The 2.8 percent unemployment in December remained unchanged from November. The average annual rate will be 3.2 percent for 1997, he said.About 29,400 Utahns were unemployed in December, a drop from the 33,900 unemployed in December 1996.
Jensen said cutbacks recently announced by major corporations in Utah should have little effect on the unemployment rate. "These events are announced weeks in advance to allow affected workers time to start looking for other work. The laid-off employees are also usually granted severance pay, which will further delay their application for unemployment compensation, so it will be April or May before they begin entering our estimates."

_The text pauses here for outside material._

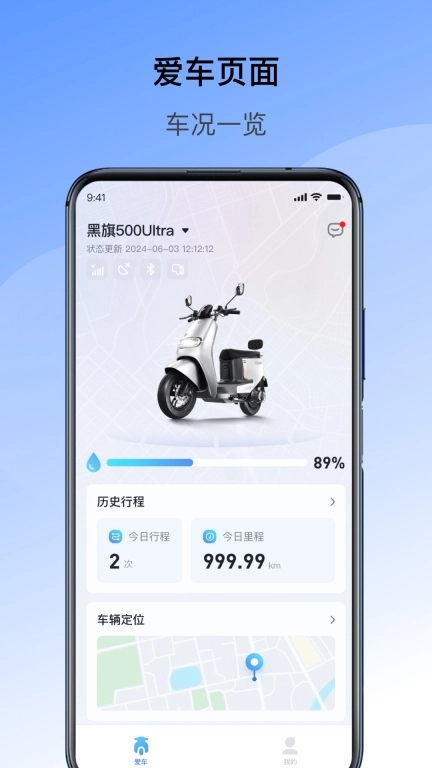 摩贩 (MFAN)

He said an indicator of Utah's economic situation, the year-to-year comparison of the growth in non-farm jobs, stood at 3.9 percent in December, declined only 0.1 percent from the November figure. "This is the first time since November 1992 that the year-over job growth rate has falled below 4 percent, but there is no cause for alarm," Jensen said.
Job growth has been gradually slowing since mid-1996, which is the best the state could have hoped for following three years of rapid expansion, Jensen said. "We are now experiencing sustainable economic growth that does not overly stretch our capacity to provide workers."

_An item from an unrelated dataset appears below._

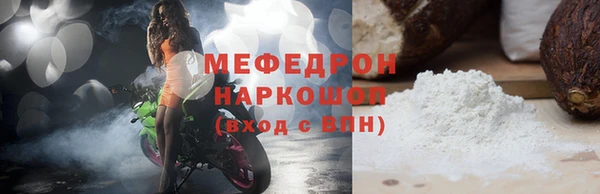 альфа пвп Строитель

Nationally, unemployment rose slightly in December to 4.7 percent, but that wasn't enough to spoil 1997's record as the best year for American job-seekers since 1973.
The average for the year, 4.9 percent, was the best since an identical rate in 1973, the Labor Department said Friday. Unemployment hasn't been lower since 1969, when it was 3.5 percent.

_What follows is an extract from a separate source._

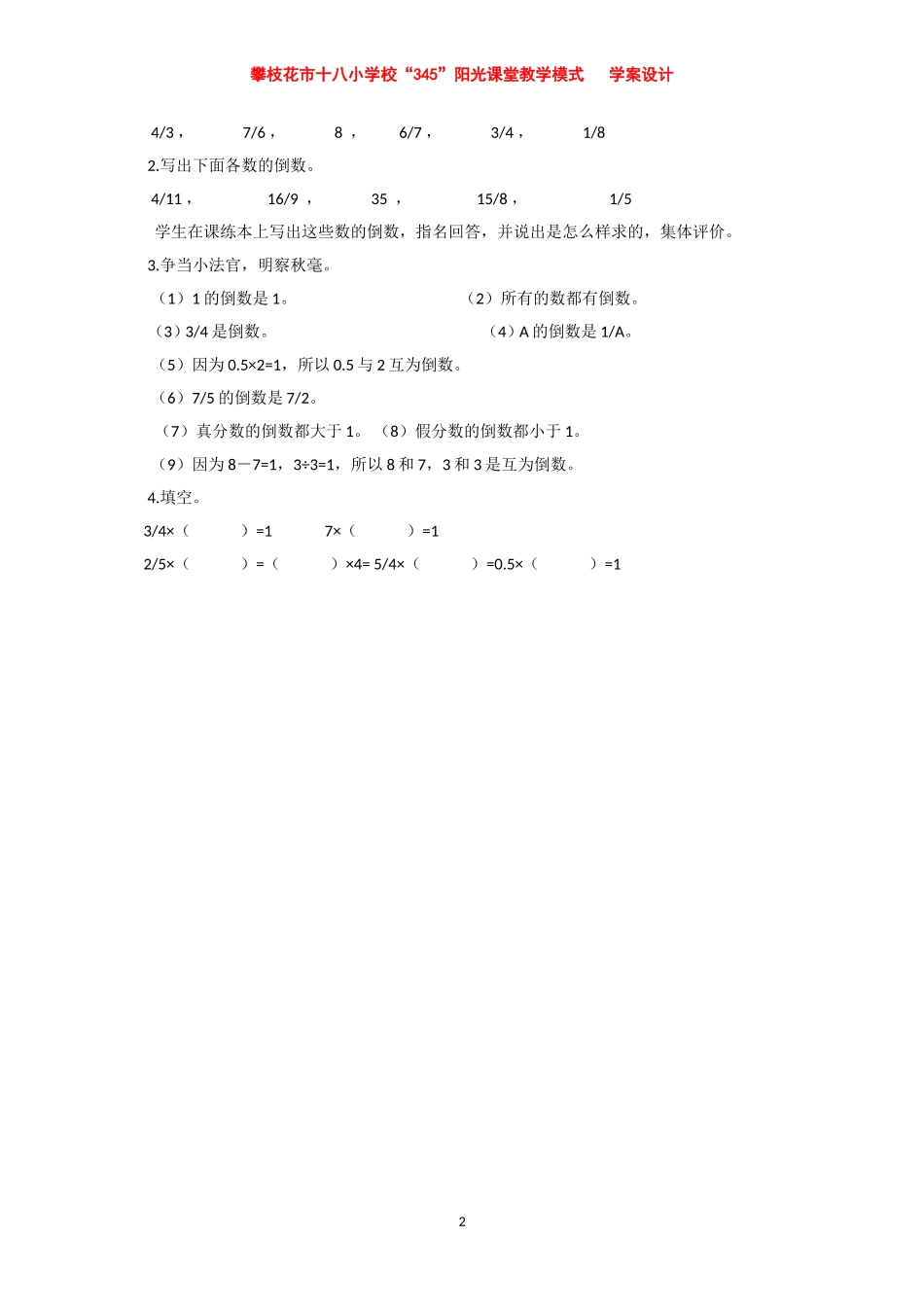 倒数的认识-(学案)_第2页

December's seasonally adjusted annual rate of joblessness - up from 4.6 percent in November - still was substantially lower than the rate at the start of the year, 5.3 percent.
Employers added a larger-than-expected 370,000 jobs in December, bringing U.S. payrolls to 123.9 million. That's 3.2 million more than a year earlier, the largest job creation since payrolls grew by 3.9 million jobs in 1994.
Labor markets were so strong last year that for months economists were expecting growth-dampening interest-rate increases from the Federal Reserve, which feared low unemployment would push wages higher, encouraging consumer price inflation.
But except for a single quarter-point increase in March, the rate increases never came. Now, with turmoil in Asia threatening to slash U.S. export sales, the Fed is likely to postpone any rate increase for some time and may need to cut rates later this year.